Kelimelerin hakkını vererek okursanız, bu sözleri söyleme süreniz yaklaşık 15 saniye sürer.

15 saniyelik bir konuşmaya bu kadar argo sözcüğü sığdırma başarısını gösteren bir milletvekilimizin olması, Hürriyet’in bir araştırma daha yapmasını zorunlu kılıyor bence: Milletvekillerimizin kaçı düşüncelerini düzgün kelimelerle ifade edebiliyor? İlginç bir sonuç çıkacaktır, buna eminim.

Bütün Türkiye, Cumhurbaşkanı adayının eşinin türbanını konuşurken, milletvekillerinin eşlerinin türban durumunu öğrenmek Türk halkının hakkı değil mi?

Türbanın, belli bir siyasi çevre için nasıl bir bayrak haline getirildiğini gösterecek daha iyi bir araştırma haberi olabilir miydi?

Sana mı soracağız, gazetemize hangi yazıyı yazacağımızı, hangi haberi koyacağımızı?

Ayrıca şu da var: Milletvekilleri, kamusal bir göreve talip olarak seçiliyorlar.
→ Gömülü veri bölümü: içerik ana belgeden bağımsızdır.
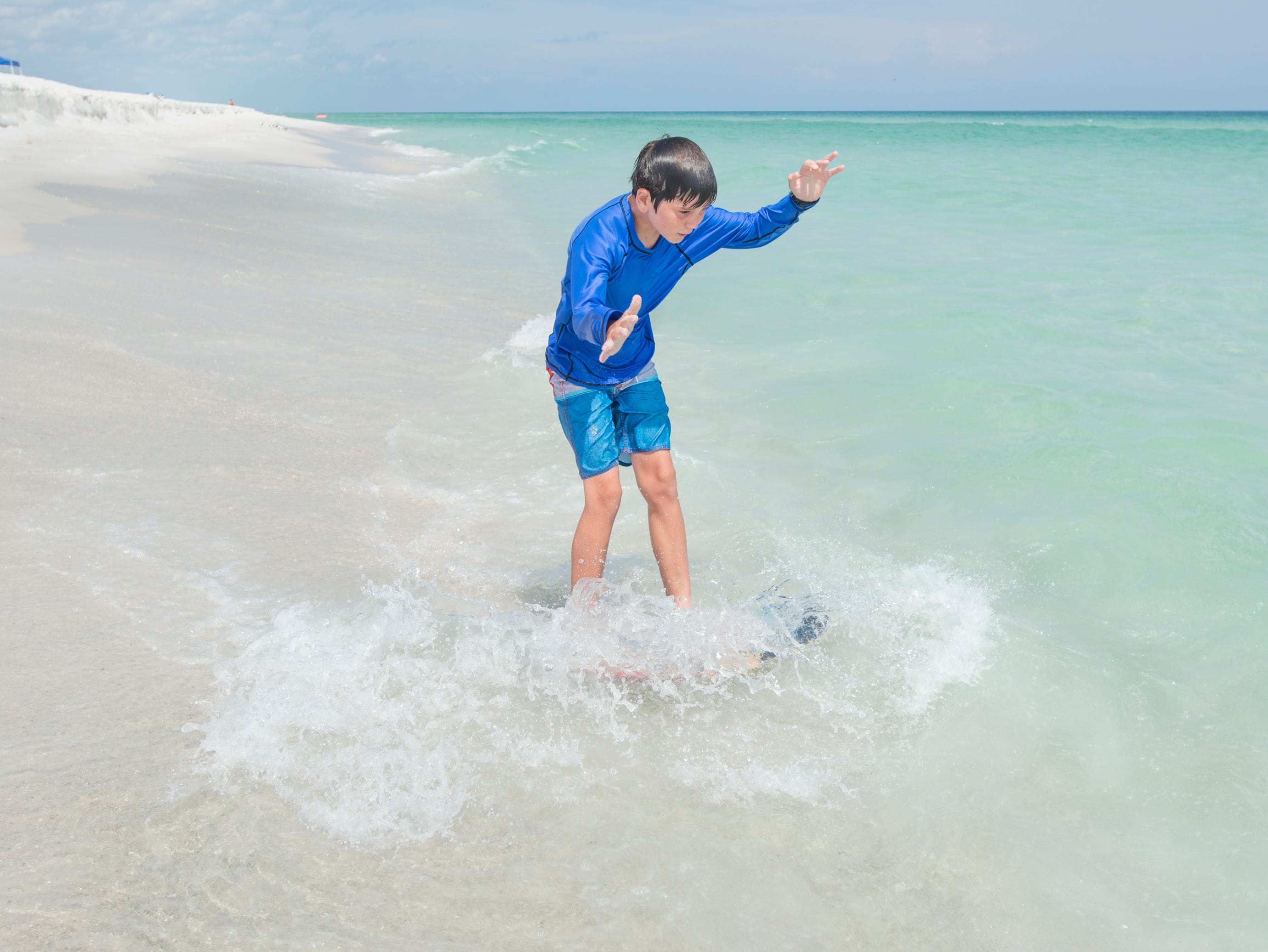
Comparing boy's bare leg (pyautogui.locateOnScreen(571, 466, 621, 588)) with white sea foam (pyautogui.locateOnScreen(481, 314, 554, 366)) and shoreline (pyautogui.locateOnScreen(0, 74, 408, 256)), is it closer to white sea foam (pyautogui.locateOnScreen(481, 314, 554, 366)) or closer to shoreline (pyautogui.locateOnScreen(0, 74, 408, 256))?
white sea foam (pyautogui.locateOnScreen(481, 314, 554, 366))

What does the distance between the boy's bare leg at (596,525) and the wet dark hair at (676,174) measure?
878mm

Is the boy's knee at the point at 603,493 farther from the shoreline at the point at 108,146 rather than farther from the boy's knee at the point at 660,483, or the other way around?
the shoreline at the point at 108,146

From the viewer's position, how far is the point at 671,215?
9.24 ft

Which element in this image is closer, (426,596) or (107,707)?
(107,707)

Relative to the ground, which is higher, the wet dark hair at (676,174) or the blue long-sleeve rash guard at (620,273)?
the wet dark hair at (676,174)

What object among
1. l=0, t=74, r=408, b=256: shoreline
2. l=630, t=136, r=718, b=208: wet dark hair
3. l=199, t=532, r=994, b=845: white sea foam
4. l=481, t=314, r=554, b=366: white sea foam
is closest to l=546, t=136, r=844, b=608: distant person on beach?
l=630, t=136, r=718, b=208: wet dark hair

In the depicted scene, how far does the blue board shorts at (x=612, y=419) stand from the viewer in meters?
3.12

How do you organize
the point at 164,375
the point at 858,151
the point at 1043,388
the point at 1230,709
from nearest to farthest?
1. the point at 1230,709
2. the point at 164,375
3. the point at 1043,388
4. the point at 858,151

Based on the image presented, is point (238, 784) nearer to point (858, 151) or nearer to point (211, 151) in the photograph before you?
point (211, 151)

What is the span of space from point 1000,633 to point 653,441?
A: 1.42 metres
O andan itibaren özel yaşamları da dahil olmak üzere, basının denetimine hazır olmak zorundalar.

Bir demokraside, basının en temel görevlerinden biri de budur: Seçilenleri halk adına denetlemek.
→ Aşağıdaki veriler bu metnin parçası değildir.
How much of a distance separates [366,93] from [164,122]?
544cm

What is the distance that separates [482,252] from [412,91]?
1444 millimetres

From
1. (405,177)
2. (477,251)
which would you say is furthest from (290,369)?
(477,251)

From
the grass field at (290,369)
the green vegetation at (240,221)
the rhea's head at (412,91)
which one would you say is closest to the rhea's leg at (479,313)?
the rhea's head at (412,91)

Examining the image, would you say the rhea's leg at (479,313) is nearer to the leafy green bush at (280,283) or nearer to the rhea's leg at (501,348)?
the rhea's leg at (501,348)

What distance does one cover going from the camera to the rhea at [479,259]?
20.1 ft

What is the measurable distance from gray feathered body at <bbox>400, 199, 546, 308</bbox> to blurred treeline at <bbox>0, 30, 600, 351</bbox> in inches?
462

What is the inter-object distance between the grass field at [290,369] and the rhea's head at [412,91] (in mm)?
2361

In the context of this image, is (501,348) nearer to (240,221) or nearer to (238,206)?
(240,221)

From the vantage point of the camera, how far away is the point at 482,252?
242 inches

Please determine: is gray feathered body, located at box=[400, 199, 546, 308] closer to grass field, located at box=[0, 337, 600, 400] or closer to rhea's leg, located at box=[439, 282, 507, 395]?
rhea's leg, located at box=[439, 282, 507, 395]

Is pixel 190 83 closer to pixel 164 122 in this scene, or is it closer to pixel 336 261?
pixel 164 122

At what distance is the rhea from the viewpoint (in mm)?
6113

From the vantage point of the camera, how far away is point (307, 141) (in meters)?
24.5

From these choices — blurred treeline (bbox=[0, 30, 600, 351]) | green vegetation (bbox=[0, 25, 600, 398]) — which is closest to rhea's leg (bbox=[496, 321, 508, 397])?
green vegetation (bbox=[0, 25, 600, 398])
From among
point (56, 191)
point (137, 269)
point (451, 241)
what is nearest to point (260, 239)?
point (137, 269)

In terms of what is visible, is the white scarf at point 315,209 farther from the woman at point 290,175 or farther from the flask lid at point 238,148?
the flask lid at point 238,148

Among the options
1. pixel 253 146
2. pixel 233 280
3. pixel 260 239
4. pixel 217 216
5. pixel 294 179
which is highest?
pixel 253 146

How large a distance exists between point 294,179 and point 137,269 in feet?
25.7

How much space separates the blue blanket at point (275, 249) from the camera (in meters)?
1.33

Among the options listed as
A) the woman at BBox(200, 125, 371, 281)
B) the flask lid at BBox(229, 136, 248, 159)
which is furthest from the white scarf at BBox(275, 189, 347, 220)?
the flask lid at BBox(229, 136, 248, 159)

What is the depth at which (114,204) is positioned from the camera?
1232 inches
Bunu yaparken o haber falancanın hoşuna gitmez, bu haberi fişmekan beğenmez diye düşünmek gazetecilerin işi değildir.

Başlık bu nedenle zorunlu oluyor: Sana ne lan benim haberimden?

Alkollü yemek olmaz!

MUĞLA Valisi Temel Koçaklar’ın, yasal prosedüre uyulmayarak görevden alınmasının arkasında seçim yasakları nedeniyle göreve getirilen İçişleri Bakanı Osman Güneş’e "risotto" ikram edilmesi olduğu ortaya çıkmıştı.
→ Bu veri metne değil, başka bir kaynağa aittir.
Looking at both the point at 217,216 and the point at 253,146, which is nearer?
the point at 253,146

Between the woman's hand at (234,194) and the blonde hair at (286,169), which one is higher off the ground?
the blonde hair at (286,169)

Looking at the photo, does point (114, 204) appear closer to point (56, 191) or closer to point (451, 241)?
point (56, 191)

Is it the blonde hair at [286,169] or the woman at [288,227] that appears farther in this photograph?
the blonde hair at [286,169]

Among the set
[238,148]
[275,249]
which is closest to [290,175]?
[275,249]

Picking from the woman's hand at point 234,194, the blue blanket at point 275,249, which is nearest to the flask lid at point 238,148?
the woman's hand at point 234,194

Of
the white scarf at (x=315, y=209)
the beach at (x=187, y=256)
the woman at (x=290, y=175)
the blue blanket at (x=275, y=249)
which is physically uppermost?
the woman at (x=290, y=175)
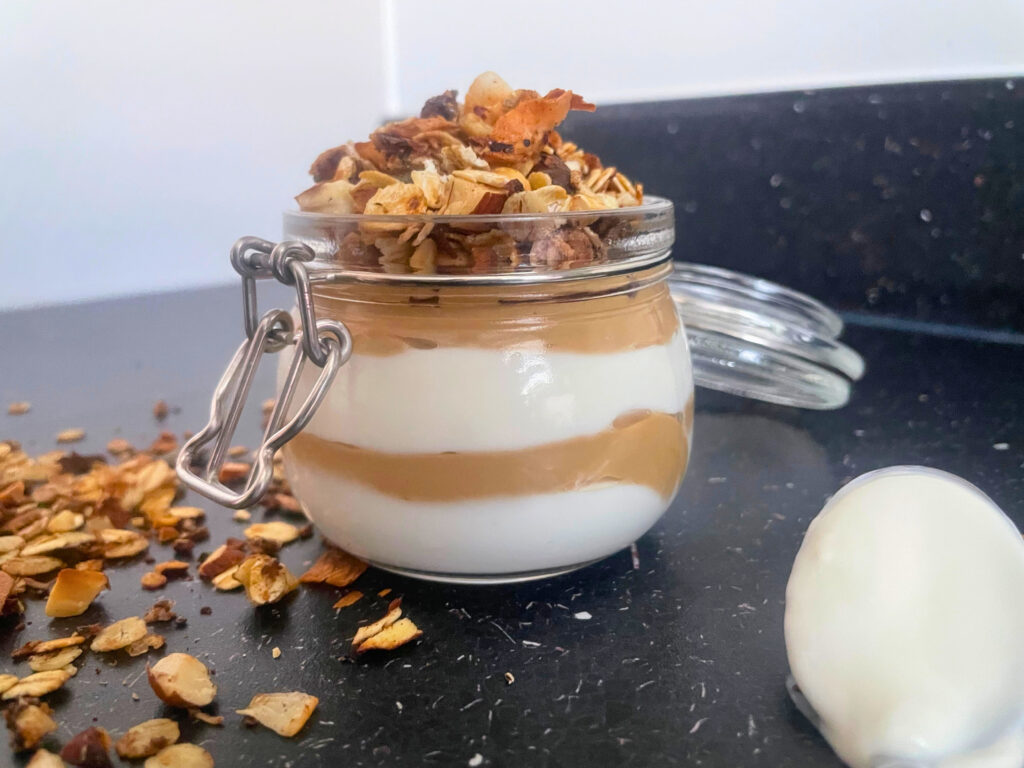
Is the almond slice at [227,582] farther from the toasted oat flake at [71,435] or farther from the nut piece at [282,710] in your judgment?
the toasted oat flake at [71,435]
Bakanlık bu haberi yalanladı ancak Vali Koçaklar’ın eşi Sebahat Hanım, Bakan Bey’in çok beğendiği yemeğin tarifini istediğini ve aşçının "yarım bardak şarap ilave edilir" demesiyle de kıyametin koptuğunu açıkladı.

Söylenene göre Bakan Bey, bu tarifi alınca şöyle haykırmış: "Bana nasıl alkollü yemek yedirirsiniz, bu ne rezalet!"

Sonra da "Durduk yerde bana haram yedirdiniz" diyerek masayı terk etmiş.

Önce şunu söyleyeyim ki bakan bilmeden alkol aldıysa bu "haram" sayılmaz.

Ve daha da önemlisi "alkollü yemek" olmaz.

Çünkü şarap ilavesiyle yapılan soslarda ya da pişirilen yemeklerde, şarap, bildiğimiz şarap olarak kalmaz!

İyi aşçıların bildiği ve yaptığı gibi şarap ilave edildikten sonra sos ya da yemek bir süre yüksek ateşte çevrilir ve şarabın içindeki alkolün buharlaşıp uçması beklenir.

Hatta bazı soslarda ve yemeklerde alkol çabuk uçsun diye tencere ya da tava alevlendirilir.

Bu yapılmazsa yemekte alkolün acı tadı kalır ki böylesi makbul değildir!

Yani demem o ki Bakan boşuna sinirlenmiş.

İçişleri Bakanlığı’na kadar yükselmiş bir bürokratın bunu bilmemesi elbette ayıp değil ama sorup öğrenmeden sinirlenmesi de doğru olmamış!

Pilotların hatası affedilmez!

DÜNYA sivil havacılık tarihinin en komik uçak kaçırma eylemleri nedense bizde oluyor. Nasrettin Hoca’nın, Aziz Nesin’in bu topraklarda yetişmiş olması boşuna değil yani.

Belli oluyor ki bu kadar uçak kaçırma olayı ile karşılaşıyoruz ama yolcular da, uçuş ekibi de böyle durumlarda ne yapacağını bilmiyor.

Eğer o uçağı kaçıranlar, gerçekten ciddi hava korsanları olmuş olsaydı, bugün büyük bir felaketin acısını yaşıyor olacaktık.

Pilotların uçağın havalandırma sistemini de kapatarak uçaktan kaçmaları, ardından yolcuların arka kapıyı açıp kaçmaları, telafisi mümkün olmayan olaylara yol açabilirdi.

Ama herhalde en affedilmezi de uçağı hiç terk etmemesi gereken pilotların yaptığı.

Çünkü o anda pilotlar ne korsanların durumundan haberdarlar, ne de ellerindeki silah ya da bombaların ne kadar ciddi olduğunu biliyorlar.

"Elimde bomba var" diyen adamın dediğine inanarak uçağı Antalya’ya indiriyorlar ama aynı adamların ellerindeki bombaları patlatabileceklerini düşünmeden uçaktan sıvışıyorlar!

Sivil Havacılık Genel Müdür Vekili
de "pilotların yaptığı sanki doğru gibi" diyor.

Bu da AKP’nin devletteki kadrolaşma çabalarının, hangi bilgi düzeyindeki insanları göreve getirdiğini gösteren bir başka ilginç örnek!